Pendant un mois, l’enthousiasme et l’inquiétude alternèrent. Lorsqu’ils avaient subi les discours d’Armand, tous semblaient résolus. La contagion mystérieuse des paroles abolissait leur personnalité ; un brouillard et une chaleur étaient en eux, qui mettaient plusieurs heures à disparaître. Puis reparaissaient ces routes et ces sentes où cheminent les idées et les sentiments que nous ont faits le milieu, et l’éducation, l’habitude, l’atavisme. Ils concevaient la gravité de l’aventure, ils entrevoyaient des luttes déprimantes et de longs regrets. Chacun cachait ses faiblesses aux autres. Lorsqu’ils se retrouvaient ensemble, l’âme des foules les repréparait à subir l’ascendant de Bossange, à s’exalter avec le fossoyeur. De nouveau, leurs personnalités se simplifiaient, étreintes par cette énergie collective qui donne un charme si grave au renoncement, une sécurité si confiante et si vaste…
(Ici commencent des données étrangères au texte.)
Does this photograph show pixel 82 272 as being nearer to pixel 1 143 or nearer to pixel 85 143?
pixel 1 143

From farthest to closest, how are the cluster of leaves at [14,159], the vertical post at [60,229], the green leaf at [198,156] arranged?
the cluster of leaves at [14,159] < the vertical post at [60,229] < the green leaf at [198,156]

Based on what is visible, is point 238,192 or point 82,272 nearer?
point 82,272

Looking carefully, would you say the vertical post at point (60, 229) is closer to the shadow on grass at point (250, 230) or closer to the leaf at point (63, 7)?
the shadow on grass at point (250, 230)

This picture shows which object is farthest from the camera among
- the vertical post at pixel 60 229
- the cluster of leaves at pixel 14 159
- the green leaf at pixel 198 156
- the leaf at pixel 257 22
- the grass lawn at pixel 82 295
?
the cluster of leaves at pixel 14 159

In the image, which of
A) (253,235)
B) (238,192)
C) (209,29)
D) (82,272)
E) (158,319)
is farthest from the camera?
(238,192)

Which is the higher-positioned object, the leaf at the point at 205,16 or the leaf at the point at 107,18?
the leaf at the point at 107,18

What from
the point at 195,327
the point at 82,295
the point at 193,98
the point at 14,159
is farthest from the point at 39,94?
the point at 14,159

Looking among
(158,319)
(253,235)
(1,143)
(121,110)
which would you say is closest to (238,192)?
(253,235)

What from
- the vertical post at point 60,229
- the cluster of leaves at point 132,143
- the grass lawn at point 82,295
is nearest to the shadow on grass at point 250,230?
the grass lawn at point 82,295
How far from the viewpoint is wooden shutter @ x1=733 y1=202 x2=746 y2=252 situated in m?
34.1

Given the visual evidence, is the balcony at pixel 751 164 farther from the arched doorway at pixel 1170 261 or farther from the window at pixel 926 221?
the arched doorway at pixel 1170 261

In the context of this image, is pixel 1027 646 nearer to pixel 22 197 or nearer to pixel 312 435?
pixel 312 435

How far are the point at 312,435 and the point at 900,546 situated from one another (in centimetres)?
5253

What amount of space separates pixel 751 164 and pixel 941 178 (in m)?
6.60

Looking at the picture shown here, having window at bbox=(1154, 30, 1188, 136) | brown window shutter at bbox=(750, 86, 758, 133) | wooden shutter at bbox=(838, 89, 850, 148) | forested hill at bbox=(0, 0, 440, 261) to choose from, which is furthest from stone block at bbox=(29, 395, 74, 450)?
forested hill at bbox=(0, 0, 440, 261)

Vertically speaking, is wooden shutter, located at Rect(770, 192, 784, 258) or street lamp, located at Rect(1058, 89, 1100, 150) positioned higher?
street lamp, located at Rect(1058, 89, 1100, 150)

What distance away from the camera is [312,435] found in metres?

C’est un samedi du mois d’août, dans une clairière de la forêt, que leurs dernières incertitudes s’évanouirent. Ils discutaient la lettre. Cette lettre était un manifeste qu’ils comptaient envoyer, après la fuite, au ministre de la guerre et à quelques journaux. Armand avait finement suscité la collaboration de chaque camarade. Il écoutait les bavards, « déclenchait » les silencieux et les timides, savait détourner chacun de ses manies et lui suggérer les idées utiles : par des allusions cordiales, par des approbations discrètes, il leur donnait l’amour-propre d’auteur.